C’est lui qui, 3 minutes après, à la 8ème, allume la mèche après un coup de pied par-dessus de l’ailier Craft, remuant, et un tampon, motivé, à l’arrière néo-zed, surpris. La France récupère le ballon, Bousser, encore, dans un off load d’école, décale le centre d’origine fidjienne Waqualiva qui passe les bras à son tour et envoie comme un symbole Nicolas Limouzy, le capitaine, lancé à hauteur, à l’essai. 7-7 après la transformation de l’inévitable Paul Bousser. Quelques minutes plus tard, alors que la troisième ligne française – Naivare, impérial tout le match – fait un travail à la hache sur les attaquants adverses et les relances, Bousser convertit une pénalité de 50 mètres (10 à 7).
Te Awamutu est pris à son propre jeu et Church, l’entraîneur qui a joué deux saisons à Châteaueuf -du-pape, dans le Vaucluse, s’impatiente en faisant les cent pas le long de la ligne de touche, visage fermé. La boule au ventre sans doute. Elle est moins prégnante à la 15ème quand son arrière joue une pénalité rapidement à la main, les Dignois ne sont pas replacés. Trois passes dont un cadrage parfait du seconde ligne Coffin, plus de 2 mètres, 125 bombes, une gueule parfaite et un sens de la passe affirmée, envoie son centre Karaka à l’essai. 10-14 après la transformation.
3 minutes après, c’est le pilier néo-zed Moauanga qui s’offre une valise de 30 mètres à grands coups d’épaule dans la défense française. Passe au pied de l’ouvreur pour le même Coffin encore, positionné sur l’aile, et qui marque. C’est l’un des tournants du match. L’arbitre annule la tranversale, la même que Jordie Barret dépose la veille dans les bras de Jordan, contre l’Italie. Essai refusé in fine par l’arbitre pour une sombre histoire de grattage illicite sur l’action précédente. Nous, on dit que c’était si bien exécuté que ça valait récompense. Pour la beauté et l’élégance du geste. Mais bon.

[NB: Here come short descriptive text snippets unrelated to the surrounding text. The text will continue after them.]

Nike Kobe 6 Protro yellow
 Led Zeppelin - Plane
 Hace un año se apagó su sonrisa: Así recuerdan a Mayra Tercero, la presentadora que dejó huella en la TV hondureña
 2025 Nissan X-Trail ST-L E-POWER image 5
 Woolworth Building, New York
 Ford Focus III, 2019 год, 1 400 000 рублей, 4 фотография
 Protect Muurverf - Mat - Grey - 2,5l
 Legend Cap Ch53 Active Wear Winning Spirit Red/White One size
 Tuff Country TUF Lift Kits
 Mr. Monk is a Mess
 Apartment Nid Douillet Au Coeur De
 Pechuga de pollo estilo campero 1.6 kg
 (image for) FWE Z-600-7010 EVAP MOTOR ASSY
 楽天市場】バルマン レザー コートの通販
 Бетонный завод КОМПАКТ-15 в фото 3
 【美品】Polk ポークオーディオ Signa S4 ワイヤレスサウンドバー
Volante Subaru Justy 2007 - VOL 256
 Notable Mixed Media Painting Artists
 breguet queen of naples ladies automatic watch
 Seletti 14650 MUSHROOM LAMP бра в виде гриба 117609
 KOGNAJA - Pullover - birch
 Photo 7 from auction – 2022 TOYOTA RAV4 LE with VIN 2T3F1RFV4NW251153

Bousser ramène le score à 13-14 à la mi-temps, avec une pénalité face aux poteaux (de la roupie de sansonnet pour lui).
Un essai évitable sur un ballon au pied dans l’en-but mal négocié et une autre maladresse auront finalement raison des Français. Score final : 24-13. La Nouvelle -Zélande prend la 5ème place du Mondial amateur, la France la 6ème.
Merci …
Qu’en restera-t-il ? Des émotions. Que des émotions. Les « franco-dignois » ont fait bien plus qu’honorer leur maillot, de club et de représentant français. Ils se sont transcendés, comme l’avait prophétisé le capitaine Limouzy et le président du club Jérémy Teyssier lors du dernier entrainement sur leur stade ordinaire il y a dix jours à Digne, vide et humide, en râbachant « ce ne sera qu’une fois dans votre vie, faites vous plaisir ».
Ils ont fait mieux : ils ont monté le volume de l’engagement, à l’image d’une troisième ligne intraitable et d’un Villalas hors-sol. Ils ont hissé leur niveau de jeu comme on ne l’avait jamais vu, joué à en mourir s’il le fallait, et pas pour faire une jolie phrase.
Ils ont su faire aussi de leur défaite un moment de joie et de bonheur partagé avec leurs adversaires du bout du monde qu’ils garderont sans doute comme amis et frères. Et ça, c’est le rugby. Plus encore dans le rugby amateur où après cette semaine hors du temps, la plupart seront de retour au boulot lundi. On n’aura donc, à Terra rugby, qu’un seul mot pour ces garçons. Merci.
Christian Califano, parrain du Mondial amateur et monstre sacré du XV de France, avait fait le déplacement hier à Digne. A son actif : 72 sélections, six titres avec le Stade Toulousain, 1 coupe d’Europe et deux grands chelems. Il est aujourd’hui pilier de TF1 et homme de terrain sur les retransmissions des matchs de coupe du monde.